NEWS + ADVICE
Tips for Hiring and Retaining Veterans
In the cleared community it’s known that recruiting veterans is a win-win for both companies and transitioning military personnel, but building a solid program does offer challenges. Every business will have a unique environment, but there are general guidelines that can be applied to your hiring and onboarding practices.
And now that Veterans Day has past, keep your veteran hiring momentum moving forward with these suggestions:
Build company wide buy-in. Get all departments and appropriate personnel (hiring managers, upper management, recruiters, HR and operations) on board to support your program for military hiring. Or make them aware of the program you already have in place.
Develop quantifiable objectives. It’s crucial to the success of your programs to be able to quantify results that include hiring practices, performance figures and retention rates.

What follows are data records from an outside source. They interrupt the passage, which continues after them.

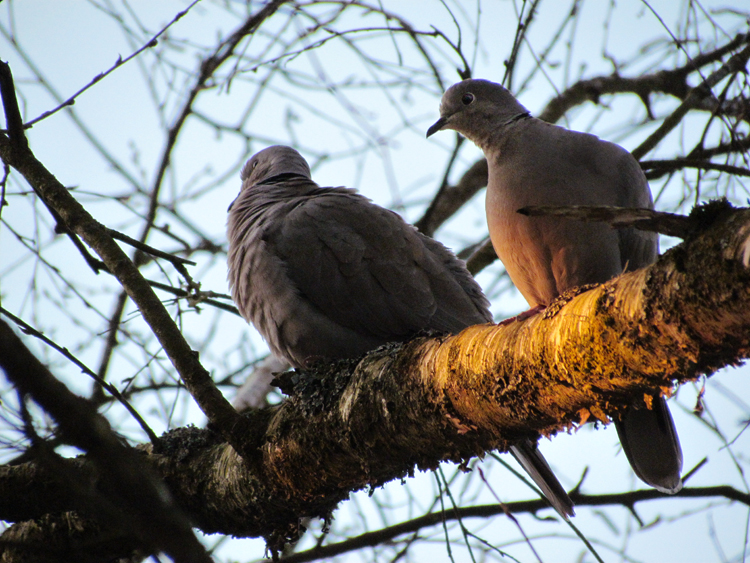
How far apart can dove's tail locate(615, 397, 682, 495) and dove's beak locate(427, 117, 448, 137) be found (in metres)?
1.95

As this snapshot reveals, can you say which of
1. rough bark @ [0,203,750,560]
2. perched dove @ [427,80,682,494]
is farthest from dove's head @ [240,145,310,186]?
rough bark @ [0,203,750,560]

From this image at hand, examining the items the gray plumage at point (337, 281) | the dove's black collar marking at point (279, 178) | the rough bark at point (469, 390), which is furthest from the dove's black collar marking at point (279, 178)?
the rough bark at point (469, 390)

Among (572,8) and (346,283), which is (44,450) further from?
(572,8)

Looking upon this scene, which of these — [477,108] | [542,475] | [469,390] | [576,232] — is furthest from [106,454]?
[477,108]

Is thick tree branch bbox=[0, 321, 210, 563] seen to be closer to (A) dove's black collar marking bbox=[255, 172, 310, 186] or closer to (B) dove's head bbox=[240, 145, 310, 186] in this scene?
(A) dove's black collar marking bbox=[255, 172, 310, 186]

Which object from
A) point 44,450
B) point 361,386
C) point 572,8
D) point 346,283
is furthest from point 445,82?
point 44,450

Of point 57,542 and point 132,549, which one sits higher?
point 57,542

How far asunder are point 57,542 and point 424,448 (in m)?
1.68

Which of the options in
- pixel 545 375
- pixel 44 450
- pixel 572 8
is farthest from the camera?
pixel 572 8

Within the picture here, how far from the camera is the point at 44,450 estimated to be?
1.03m

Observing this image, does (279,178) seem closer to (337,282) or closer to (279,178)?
(279,178)

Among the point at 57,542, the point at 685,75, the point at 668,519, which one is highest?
the point at 685,75

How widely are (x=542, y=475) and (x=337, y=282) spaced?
132 cm

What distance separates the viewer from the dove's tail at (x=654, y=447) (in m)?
2.54
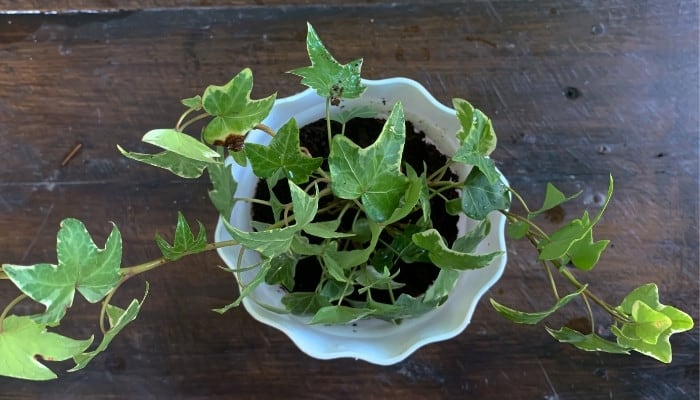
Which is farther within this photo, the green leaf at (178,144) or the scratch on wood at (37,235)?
the scratch on wood at (37,235)

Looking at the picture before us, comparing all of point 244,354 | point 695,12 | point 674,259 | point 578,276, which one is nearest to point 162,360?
point 244,354

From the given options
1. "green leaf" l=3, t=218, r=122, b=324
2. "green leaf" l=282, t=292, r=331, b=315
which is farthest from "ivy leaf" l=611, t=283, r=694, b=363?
"green leaf" l=3, t=218, r=122, b=324

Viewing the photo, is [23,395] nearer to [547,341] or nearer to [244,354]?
[244,354]

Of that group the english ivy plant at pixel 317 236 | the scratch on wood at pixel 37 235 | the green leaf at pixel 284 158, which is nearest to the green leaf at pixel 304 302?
the english ivy plant at pixel 317 236

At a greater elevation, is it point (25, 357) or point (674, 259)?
point (25, 357)

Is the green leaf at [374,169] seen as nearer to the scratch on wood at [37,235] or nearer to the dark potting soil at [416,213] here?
the dark potting soil at [416,213]

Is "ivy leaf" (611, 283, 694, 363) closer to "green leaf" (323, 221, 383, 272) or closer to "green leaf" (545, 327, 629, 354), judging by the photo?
"green leaf" (545, 327, 629, 354)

Choose carefully which positions are best for military recruiting. Don’t target transitioning veterans merely to hit a goal number. Evaluate what postings fit best with military experience and skill sets. It’s more important to get the right candidate for the job.
Create a solid network for referrals. There are many ways to reach out to the veteran community, but data indicates that candidates with military experience now rely heavily on referrals to determine where to direct their job search efforts.
Put an emphasis on a successful onboarding experience. Transition from military to the civilian world can be a shaky process. That’s why it’s important to develop platforms that will assist vets during this crucial time. Good examples are networking programs, mentorship, and unique benefits that will appeal to veterans.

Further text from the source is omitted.